▸ **MATERIAL PROVIDED**
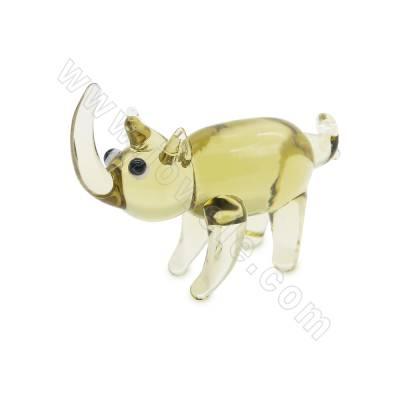 Lampwork beads green rhino...
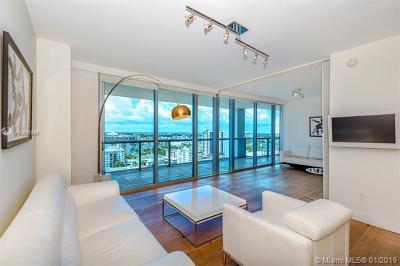 Miami Beach Condo For Sale: 6799 Collins Ave #1506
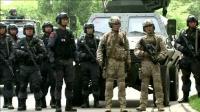 特种部队跟一个班的特警包围了雇佣兵, 敌人引爆人质身上炸弹!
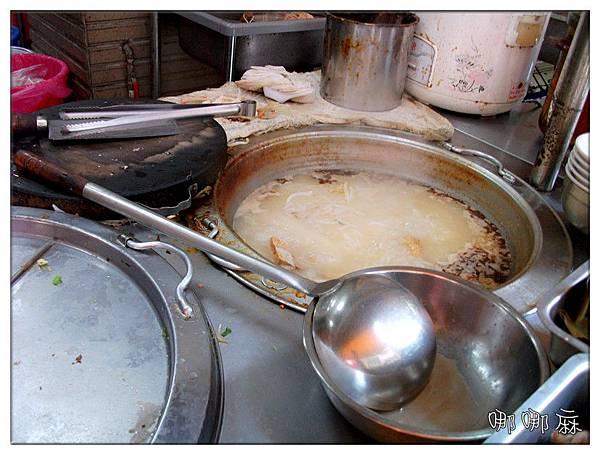 鍋裡米粉湯
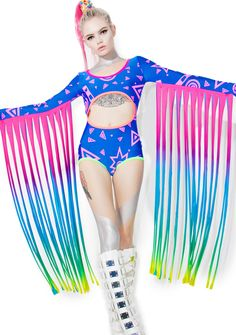 Mamadoux Fringed Rave Bodysuit iz ready to rage on anotha planet wit yew. Pull on this incredible made in the USA bodysuit, constructed from a supa soft 'n smooth material with fun hand painted 90's shapes that throw it WAAAY back while perfectly stretchin' to yer curves with a snug fit. Featurin' epic long rainbow fringes that hang from da long sleeves, sexXxy center 'n back cut-outs and neon trim.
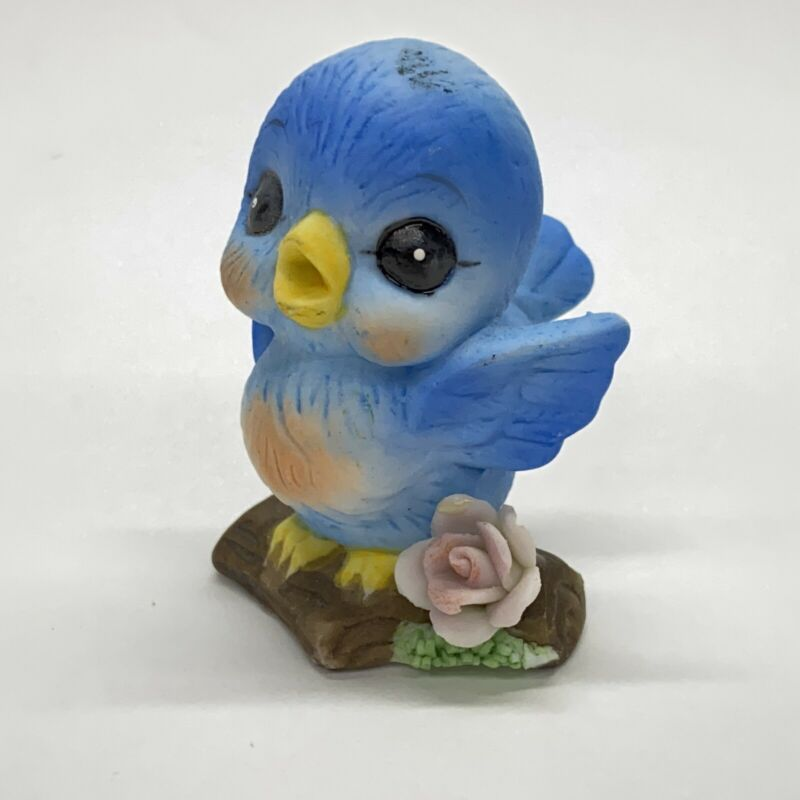 "Vintage 2"" Baby Bluebird With Rose Porcelain Bisque Figurine Made in Taiwan"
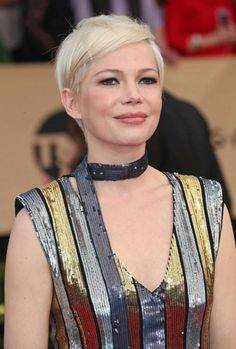 Michelle Williams - 2017 Screen Actors Guild Awards in Los Angeles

▸ **TASK GOAL**
Where images occur in the data above, leave them out and repeat everything else exactly.

▸ **RESPONSE TO THE TASK**
 Lampwork beads green rhino...
 Miami Beach Condo For Sale: 6799 Collins Ave #1506
 特种部队跟一个班的特警包围了雇佣兵, 敌人引爆人质身上炸弹!
 鍋裡米粉湯
 Mamadoux Fringed Rave Bodysuit iz ready to rage on anotha planet wit yew. Pull on this incredible made in the USA bodysuit, constructed from a supa soft 'n smooth material with fun hand painted 90's shapes that throw it WAAAY back while perfectly stretchin' to yer curves with a snug fit. Featurin' epic long rainbow fringes that hang from da long sleeves, sexXxy center 'n back cut-outs and neon trim.
 "Vintage 2"" Baby Bluebird With Rose Porcelain Bisque Figurine Made in Taiwan"
 Michelle Williams - 2017 Screen Actors Guild Awards in Los Angeles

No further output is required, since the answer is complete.